# Your task:
Show each line of the records that contains the word "located", copied in full.

# The input:
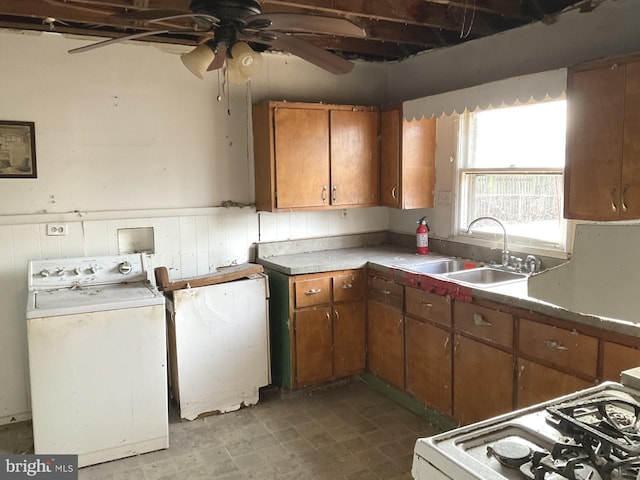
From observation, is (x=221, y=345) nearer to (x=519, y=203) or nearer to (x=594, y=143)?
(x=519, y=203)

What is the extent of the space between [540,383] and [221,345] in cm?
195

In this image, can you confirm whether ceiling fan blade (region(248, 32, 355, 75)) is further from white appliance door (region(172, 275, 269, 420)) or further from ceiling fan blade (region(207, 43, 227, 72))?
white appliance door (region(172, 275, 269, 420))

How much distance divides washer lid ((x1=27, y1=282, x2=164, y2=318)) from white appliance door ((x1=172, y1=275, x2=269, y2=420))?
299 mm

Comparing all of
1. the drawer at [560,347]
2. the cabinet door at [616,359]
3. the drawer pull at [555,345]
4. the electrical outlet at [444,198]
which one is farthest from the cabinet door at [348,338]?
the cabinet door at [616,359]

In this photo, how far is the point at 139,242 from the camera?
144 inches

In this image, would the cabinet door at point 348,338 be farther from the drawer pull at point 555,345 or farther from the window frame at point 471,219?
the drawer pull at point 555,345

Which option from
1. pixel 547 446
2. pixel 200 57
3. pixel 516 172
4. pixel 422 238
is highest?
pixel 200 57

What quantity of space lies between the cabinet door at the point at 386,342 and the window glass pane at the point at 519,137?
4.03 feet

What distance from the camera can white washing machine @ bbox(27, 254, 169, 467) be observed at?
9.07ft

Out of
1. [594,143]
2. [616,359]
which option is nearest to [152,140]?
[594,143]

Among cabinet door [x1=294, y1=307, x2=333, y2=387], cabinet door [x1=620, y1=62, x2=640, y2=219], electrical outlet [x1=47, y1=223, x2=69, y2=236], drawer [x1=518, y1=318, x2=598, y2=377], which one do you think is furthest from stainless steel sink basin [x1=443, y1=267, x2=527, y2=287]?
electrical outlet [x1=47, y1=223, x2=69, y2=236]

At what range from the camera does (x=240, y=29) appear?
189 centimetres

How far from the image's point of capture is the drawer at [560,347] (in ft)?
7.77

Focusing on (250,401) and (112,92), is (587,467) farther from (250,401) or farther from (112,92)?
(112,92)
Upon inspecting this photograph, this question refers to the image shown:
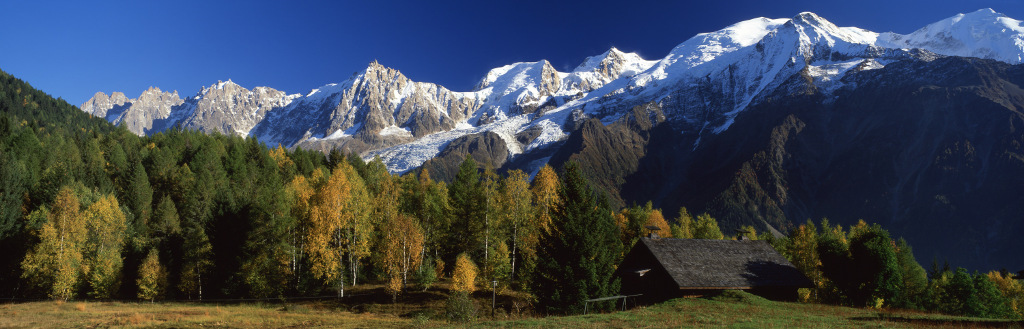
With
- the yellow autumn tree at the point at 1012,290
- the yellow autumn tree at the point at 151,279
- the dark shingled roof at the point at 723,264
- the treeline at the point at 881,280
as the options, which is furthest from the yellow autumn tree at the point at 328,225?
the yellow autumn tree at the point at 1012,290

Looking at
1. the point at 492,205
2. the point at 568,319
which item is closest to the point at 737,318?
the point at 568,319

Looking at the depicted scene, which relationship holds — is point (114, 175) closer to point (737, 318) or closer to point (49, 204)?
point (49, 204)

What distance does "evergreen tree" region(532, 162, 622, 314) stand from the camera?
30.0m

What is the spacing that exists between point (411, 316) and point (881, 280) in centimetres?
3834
...
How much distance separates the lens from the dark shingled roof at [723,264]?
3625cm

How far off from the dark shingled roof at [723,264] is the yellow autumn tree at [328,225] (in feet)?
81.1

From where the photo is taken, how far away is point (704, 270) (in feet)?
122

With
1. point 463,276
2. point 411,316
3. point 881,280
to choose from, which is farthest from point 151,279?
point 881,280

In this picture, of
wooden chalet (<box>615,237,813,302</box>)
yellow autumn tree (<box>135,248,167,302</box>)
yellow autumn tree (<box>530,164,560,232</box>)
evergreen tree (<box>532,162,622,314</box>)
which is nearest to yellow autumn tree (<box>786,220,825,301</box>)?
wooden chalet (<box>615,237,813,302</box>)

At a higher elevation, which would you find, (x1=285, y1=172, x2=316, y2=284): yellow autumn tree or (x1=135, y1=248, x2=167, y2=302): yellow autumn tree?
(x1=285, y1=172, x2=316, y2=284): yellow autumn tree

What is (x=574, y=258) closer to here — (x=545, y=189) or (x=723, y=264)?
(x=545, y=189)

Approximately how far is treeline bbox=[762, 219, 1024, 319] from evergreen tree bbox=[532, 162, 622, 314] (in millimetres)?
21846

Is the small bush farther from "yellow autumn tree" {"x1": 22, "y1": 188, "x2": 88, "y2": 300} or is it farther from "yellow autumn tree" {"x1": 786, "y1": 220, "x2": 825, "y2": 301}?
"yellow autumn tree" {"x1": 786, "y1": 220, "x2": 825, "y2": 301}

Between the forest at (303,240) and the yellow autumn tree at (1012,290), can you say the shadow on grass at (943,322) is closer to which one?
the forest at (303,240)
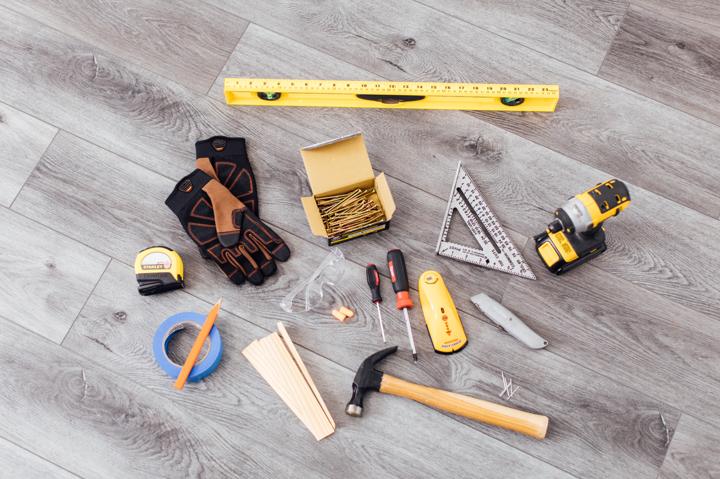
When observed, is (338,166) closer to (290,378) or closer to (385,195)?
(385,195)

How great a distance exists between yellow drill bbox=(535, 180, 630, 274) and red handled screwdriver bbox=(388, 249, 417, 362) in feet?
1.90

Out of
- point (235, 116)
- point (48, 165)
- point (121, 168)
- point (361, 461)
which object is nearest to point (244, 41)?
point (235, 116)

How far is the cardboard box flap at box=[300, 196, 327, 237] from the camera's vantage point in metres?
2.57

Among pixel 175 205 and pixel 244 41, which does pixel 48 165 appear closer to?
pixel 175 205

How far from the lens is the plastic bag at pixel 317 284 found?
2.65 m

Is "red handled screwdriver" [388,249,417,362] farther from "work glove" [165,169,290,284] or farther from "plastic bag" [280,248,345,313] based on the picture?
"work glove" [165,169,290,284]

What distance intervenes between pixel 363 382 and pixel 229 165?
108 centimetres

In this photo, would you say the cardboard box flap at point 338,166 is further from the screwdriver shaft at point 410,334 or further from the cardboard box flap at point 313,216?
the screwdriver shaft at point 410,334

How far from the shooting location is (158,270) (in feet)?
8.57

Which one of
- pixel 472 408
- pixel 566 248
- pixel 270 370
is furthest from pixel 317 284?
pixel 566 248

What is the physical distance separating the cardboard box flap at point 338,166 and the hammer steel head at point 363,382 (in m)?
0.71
...
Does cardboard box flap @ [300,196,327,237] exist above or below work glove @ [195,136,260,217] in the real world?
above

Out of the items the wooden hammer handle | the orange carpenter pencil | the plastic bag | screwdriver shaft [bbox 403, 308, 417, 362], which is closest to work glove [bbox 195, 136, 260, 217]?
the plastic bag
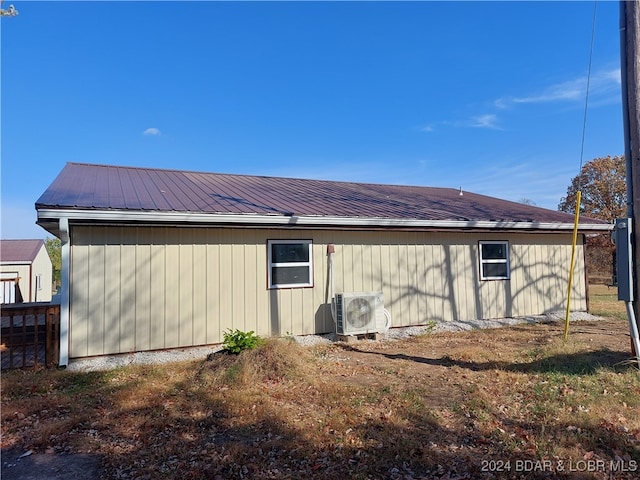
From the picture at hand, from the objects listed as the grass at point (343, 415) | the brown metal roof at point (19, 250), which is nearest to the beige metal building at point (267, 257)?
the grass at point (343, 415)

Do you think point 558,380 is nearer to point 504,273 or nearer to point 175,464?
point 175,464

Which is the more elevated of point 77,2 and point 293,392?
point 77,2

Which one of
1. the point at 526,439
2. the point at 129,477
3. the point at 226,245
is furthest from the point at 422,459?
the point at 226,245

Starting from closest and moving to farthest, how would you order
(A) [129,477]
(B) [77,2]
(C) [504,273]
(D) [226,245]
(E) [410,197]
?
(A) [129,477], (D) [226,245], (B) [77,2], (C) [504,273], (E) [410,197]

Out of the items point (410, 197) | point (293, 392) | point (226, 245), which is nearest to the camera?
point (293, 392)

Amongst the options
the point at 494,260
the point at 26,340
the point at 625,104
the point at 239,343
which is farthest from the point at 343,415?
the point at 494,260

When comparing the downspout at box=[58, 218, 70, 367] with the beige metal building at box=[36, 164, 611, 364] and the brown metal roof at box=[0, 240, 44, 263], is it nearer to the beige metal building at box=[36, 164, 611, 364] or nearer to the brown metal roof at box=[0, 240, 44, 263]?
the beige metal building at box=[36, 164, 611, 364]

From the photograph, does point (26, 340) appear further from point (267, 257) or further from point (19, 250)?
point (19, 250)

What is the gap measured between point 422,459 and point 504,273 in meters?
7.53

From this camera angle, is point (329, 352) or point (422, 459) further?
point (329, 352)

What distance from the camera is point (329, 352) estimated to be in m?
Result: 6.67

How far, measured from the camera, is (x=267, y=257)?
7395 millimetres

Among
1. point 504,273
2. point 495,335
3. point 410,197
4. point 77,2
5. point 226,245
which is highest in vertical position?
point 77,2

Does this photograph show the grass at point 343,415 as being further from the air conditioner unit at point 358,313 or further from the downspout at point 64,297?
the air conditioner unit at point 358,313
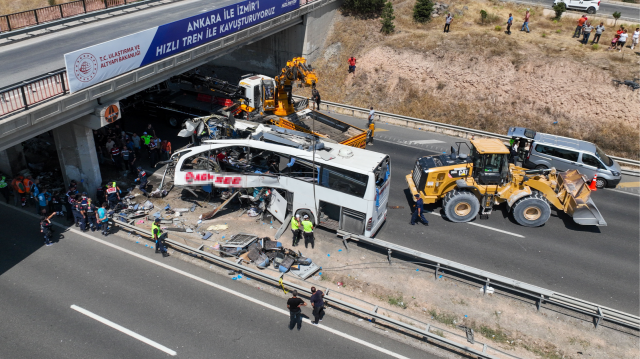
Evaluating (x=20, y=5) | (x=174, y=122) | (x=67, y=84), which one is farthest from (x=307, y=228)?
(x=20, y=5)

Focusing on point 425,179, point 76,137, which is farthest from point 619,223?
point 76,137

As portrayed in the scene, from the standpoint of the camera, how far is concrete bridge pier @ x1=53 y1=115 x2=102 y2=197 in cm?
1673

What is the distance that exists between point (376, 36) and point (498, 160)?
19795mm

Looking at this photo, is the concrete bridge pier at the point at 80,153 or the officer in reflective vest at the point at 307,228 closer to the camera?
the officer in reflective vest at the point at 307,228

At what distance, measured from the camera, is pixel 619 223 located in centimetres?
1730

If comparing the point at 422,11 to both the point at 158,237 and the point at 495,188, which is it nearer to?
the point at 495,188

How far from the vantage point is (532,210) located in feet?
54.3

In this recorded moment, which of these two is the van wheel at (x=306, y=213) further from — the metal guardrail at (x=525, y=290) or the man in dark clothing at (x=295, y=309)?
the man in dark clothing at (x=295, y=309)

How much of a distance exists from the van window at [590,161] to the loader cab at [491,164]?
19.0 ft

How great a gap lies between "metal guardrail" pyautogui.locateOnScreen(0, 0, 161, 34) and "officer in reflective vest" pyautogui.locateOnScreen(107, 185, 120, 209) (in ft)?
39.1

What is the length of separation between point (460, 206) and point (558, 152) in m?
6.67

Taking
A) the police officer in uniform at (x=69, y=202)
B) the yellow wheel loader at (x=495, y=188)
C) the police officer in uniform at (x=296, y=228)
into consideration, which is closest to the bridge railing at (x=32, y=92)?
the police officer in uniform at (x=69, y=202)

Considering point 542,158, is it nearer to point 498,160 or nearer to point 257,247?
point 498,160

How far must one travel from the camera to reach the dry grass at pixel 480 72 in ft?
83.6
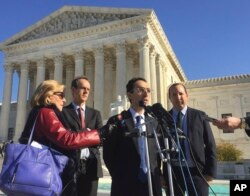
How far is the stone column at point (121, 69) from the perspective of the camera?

# Response for this exercise:
At what distance, measured from the camera, is pixel 619 223 located in centimetres?
How far from the vantage point is (532,210) located in feet?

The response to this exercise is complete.